Work out the number of lines below containing the word "entropy" and give nothing besides it.

(Supplied data)

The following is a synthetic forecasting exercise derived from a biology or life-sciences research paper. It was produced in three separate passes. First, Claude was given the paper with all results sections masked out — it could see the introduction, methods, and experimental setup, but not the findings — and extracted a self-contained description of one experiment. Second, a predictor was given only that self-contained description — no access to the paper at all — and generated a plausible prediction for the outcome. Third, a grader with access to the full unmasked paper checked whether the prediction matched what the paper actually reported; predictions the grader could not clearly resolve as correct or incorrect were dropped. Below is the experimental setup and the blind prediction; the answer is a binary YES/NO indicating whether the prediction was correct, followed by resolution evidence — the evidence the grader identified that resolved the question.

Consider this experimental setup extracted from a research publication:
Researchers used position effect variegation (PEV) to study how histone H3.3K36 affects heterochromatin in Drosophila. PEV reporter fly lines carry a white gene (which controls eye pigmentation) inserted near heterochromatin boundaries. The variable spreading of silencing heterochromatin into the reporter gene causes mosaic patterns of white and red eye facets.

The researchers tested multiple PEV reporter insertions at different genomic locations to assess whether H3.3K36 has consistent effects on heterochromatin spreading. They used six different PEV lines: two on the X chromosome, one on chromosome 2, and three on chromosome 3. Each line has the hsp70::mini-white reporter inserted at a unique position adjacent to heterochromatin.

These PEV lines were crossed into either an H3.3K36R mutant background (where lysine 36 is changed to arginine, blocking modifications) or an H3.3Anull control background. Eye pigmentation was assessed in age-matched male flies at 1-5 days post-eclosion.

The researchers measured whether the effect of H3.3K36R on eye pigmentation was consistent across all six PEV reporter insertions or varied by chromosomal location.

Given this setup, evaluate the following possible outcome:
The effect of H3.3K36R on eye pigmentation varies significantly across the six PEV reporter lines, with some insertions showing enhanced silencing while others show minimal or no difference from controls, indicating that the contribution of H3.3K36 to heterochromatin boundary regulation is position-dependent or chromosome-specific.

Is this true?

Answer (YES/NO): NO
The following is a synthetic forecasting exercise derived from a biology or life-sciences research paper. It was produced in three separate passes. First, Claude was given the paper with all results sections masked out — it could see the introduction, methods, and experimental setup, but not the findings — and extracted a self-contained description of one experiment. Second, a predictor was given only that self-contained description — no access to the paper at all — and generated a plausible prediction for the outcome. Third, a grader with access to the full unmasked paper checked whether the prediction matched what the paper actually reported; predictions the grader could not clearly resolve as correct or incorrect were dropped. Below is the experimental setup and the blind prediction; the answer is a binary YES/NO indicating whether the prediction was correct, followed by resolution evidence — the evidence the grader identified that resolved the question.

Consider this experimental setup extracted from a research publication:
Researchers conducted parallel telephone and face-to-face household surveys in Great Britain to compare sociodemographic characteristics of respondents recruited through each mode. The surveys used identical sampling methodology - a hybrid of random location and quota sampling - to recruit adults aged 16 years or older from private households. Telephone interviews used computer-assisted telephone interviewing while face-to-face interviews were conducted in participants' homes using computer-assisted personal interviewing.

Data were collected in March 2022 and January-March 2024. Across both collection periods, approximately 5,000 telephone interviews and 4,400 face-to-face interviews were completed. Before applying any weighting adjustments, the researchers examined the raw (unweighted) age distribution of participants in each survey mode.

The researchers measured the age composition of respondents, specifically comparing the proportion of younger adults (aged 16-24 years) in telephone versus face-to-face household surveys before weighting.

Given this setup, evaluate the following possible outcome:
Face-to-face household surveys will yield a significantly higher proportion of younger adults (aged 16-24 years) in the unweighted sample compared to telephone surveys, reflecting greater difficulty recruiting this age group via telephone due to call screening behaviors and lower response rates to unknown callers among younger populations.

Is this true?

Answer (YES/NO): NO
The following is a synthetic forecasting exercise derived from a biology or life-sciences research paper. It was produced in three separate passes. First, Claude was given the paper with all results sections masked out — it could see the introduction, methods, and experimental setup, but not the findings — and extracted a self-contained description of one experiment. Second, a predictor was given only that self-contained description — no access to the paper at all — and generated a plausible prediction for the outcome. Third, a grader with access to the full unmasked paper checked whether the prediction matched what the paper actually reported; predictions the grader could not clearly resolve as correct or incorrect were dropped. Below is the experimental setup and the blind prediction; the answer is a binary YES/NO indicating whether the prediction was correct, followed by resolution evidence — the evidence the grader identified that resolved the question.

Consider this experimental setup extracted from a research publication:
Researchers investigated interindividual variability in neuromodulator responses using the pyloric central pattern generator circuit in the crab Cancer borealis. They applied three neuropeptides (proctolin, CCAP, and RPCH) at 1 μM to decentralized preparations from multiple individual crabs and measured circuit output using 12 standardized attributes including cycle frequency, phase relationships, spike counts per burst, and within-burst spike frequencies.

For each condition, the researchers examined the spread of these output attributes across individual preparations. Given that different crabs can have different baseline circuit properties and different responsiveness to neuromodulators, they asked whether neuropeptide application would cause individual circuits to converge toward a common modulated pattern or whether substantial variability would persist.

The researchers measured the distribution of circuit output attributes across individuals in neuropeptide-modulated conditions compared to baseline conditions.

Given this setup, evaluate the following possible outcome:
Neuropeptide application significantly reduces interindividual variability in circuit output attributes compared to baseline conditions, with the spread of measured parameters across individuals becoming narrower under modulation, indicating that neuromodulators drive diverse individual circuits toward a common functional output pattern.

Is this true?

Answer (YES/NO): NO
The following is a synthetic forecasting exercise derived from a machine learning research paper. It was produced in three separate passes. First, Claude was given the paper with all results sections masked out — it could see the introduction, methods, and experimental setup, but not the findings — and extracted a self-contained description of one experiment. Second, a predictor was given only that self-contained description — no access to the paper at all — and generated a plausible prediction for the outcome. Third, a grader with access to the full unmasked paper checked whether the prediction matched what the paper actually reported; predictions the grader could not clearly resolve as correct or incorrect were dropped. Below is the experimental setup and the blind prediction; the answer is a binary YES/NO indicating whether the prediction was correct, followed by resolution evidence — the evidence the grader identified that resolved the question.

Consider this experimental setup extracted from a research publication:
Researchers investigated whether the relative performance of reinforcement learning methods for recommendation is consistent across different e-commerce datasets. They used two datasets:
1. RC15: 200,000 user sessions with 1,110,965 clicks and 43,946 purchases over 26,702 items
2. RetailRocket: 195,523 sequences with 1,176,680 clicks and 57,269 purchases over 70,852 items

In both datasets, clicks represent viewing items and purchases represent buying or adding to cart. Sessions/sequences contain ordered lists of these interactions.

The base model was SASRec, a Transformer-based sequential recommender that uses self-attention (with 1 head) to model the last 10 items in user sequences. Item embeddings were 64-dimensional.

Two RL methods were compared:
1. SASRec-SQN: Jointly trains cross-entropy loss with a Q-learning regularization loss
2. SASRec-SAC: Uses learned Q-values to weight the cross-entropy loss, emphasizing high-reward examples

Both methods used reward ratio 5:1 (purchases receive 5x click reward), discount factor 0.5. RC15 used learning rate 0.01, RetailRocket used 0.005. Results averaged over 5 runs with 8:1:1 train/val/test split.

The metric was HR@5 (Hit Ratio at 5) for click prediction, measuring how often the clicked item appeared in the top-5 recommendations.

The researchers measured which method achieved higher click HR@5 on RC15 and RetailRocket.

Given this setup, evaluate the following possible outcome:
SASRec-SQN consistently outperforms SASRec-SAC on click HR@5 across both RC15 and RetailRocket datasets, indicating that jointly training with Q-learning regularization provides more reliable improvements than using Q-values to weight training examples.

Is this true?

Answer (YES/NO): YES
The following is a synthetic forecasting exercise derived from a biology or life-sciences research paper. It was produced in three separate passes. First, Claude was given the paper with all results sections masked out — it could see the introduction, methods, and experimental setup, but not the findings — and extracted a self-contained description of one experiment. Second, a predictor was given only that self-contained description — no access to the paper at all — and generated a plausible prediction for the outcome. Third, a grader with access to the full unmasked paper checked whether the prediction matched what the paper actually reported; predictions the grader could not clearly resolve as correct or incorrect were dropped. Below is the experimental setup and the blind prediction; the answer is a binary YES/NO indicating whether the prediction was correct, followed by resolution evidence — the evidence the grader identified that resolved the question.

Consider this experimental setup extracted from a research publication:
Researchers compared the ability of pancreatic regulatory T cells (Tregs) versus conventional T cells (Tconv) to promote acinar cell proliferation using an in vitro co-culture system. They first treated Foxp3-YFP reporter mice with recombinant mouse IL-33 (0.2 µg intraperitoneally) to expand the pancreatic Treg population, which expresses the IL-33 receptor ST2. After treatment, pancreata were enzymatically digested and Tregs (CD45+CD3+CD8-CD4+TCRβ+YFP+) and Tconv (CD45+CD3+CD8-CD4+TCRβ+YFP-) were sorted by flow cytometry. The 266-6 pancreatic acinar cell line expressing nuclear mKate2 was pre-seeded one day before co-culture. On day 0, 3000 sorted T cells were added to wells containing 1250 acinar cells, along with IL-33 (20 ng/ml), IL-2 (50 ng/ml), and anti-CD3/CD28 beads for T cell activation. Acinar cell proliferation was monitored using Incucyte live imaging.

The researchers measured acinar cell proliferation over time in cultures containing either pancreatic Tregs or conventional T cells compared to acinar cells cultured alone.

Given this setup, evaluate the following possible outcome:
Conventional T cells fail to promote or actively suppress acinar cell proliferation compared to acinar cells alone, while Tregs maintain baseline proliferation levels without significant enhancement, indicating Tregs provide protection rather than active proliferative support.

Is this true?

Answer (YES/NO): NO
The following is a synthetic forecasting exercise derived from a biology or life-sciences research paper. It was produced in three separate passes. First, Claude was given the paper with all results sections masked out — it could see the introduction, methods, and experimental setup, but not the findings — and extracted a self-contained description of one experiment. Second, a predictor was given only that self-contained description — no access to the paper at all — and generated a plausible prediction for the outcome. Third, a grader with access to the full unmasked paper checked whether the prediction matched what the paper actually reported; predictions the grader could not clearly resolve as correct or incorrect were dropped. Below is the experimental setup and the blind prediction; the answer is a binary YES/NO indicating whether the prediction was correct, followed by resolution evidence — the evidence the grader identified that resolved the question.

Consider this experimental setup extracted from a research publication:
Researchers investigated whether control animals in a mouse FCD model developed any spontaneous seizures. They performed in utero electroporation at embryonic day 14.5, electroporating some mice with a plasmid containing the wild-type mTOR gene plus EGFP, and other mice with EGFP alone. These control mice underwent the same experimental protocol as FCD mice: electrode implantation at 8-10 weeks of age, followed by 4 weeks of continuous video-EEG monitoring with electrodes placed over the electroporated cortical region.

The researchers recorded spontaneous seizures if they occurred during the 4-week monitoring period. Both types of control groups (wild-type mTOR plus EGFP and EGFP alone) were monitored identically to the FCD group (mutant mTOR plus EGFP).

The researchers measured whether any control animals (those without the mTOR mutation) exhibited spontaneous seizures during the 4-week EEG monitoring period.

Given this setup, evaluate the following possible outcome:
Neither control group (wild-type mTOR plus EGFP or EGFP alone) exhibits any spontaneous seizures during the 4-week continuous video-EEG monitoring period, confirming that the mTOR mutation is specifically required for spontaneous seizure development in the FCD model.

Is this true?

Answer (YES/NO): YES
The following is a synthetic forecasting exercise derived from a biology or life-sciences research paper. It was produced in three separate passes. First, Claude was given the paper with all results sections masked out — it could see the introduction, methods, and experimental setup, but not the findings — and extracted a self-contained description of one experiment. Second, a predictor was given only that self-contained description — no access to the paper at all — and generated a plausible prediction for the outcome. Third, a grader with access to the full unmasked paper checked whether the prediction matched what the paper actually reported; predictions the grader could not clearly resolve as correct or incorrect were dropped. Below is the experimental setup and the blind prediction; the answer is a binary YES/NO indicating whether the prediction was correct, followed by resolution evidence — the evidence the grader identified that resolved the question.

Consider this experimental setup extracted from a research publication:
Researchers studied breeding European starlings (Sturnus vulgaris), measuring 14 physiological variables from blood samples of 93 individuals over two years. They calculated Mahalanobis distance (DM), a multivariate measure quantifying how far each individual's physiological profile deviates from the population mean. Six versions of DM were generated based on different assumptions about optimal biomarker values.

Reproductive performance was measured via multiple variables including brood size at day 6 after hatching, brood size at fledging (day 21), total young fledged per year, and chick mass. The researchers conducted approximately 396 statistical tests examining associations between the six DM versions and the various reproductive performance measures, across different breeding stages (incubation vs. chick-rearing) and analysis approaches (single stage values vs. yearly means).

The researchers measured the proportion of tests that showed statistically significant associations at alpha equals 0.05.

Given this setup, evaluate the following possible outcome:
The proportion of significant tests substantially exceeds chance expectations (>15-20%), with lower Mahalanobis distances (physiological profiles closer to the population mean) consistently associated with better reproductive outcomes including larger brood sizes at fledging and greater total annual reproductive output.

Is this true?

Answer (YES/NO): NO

(End Supplied data)

### Response below
2